> [WHAT THE TASK ASKS]
According to the greenhouse article below, how many transparent photobioreactor bags hold the algae in the H.O.R.T.U.S. exhibition?

> [EXCERPTED PASSAGE]
Architizer News
Cultivating the Future of the Greenhouse
January 19, 2012
The gardening tradition has deep roots in England: picturesque landscapes cultivated in the 18th century made way for the first greenhouses, and 19th century England was soon dotted with miniature Crystal Palaces to house lush, exotic environments. But the relationship between nature and architecture has evolved drastically since then: manmade technologies have all but surpassed nature in programming the flows of our planet, and nature itself is becoming increasingly unnatural as we invent more and more ways to preserve its essential qualities.
One patent sign of this increasingly complex symbiosis can be found at the Architectural Assocation in London in a new exhibition called H.O.R.T.U.S., or Hydro Organism Responsive to Urban Stimuli. Claudia Pasquero and Marco Poletto of London-based studio EcoLogic have created a sci-fi ‘greenhouse’ in which 325 transparent photobioreactor bags containing nine different species of algae have taken the place of traditional plants. A recent visit from Domus revealed a catenary structure of acrylic rope strung with sacks of algae, which range in color from green to pink to brown. The bags come attached with clear plastic tubes, into which visitors can blow and assist the oxygenation and growth of the algae with their very own carbon dioxide. Read on.

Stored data
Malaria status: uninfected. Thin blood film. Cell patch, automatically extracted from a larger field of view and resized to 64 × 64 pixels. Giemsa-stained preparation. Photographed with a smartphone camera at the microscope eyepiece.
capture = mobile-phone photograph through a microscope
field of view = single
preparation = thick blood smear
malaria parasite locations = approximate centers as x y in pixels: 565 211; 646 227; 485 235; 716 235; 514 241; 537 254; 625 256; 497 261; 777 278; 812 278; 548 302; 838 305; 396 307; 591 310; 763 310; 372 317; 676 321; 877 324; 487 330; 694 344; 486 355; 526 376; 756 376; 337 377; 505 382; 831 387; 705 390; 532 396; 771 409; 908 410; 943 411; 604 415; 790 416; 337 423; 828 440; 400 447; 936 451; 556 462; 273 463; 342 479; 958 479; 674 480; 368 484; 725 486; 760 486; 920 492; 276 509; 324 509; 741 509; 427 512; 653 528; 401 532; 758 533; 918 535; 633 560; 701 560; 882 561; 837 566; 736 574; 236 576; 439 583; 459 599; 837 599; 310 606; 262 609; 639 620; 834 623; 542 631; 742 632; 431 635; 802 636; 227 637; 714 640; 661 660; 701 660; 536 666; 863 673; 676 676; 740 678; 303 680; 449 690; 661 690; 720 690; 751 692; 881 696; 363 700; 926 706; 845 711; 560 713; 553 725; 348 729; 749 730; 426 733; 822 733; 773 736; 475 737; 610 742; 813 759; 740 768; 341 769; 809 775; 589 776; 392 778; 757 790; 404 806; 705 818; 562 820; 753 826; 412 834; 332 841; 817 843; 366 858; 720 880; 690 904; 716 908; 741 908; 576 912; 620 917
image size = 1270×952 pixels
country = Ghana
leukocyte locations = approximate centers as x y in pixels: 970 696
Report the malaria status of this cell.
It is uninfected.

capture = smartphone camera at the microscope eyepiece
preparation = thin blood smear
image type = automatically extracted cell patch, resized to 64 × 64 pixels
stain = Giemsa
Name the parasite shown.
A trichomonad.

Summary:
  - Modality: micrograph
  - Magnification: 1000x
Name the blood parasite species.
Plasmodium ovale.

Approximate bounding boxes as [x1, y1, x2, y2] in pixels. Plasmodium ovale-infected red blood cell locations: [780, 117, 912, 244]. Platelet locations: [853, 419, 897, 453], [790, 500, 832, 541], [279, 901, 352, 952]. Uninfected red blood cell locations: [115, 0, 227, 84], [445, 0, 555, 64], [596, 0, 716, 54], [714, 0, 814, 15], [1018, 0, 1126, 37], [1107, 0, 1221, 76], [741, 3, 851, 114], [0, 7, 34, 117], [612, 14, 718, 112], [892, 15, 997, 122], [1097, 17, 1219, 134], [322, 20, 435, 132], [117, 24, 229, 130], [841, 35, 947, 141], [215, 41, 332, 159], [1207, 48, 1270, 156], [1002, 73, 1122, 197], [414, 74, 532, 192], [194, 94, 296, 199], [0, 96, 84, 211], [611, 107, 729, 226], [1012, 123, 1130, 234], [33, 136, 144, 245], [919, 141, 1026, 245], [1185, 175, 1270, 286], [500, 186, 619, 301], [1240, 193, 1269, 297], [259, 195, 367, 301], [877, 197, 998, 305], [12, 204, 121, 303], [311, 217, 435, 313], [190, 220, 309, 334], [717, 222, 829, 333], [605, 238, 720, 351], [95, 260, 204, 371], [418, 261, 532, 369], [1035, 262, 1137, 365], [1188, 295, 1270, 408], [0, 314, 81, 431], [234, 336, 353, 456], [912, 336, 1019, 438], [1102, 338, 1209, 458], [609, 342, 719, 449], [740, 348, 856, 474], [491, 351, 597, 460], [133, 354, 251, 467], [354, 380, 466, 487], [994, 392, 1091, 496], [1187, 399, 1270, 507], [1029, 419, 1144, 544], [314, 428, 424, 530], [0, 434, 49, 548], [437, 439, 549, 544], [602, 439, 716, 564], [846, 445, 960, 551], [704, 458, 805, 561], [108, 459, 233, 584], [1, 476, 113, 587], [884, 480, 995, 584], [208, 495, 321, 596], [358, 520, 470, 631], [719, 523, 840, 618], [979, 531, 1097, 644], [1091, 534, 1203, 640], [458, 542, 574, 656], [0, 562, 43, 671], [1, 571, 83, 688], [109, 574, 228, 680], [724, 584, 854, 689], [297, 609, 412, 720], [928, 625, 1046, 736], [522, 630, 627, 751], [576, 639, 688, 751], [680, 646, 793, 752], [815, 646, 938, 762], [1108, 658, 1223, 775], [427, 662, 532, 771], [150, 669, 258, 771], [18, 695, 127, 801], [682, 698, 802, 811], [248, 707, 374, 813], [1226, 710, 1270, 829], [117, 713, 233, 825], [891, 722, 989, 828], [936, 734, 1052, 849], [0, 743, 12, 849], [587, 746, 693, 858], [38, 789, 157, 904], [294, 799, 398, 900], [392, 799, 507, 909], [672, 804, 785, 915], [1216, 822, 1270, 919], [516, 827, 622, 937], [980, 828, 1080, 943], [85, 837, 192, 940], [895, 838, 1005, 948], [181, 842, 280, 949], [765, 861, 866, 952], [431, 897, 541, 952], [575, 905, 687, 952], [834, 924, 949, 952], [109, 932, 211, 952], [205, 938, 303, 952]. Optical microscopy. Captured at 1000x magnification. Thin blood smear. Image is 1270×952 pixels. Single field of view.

> [OUTPUT FOR THIS TASK]
325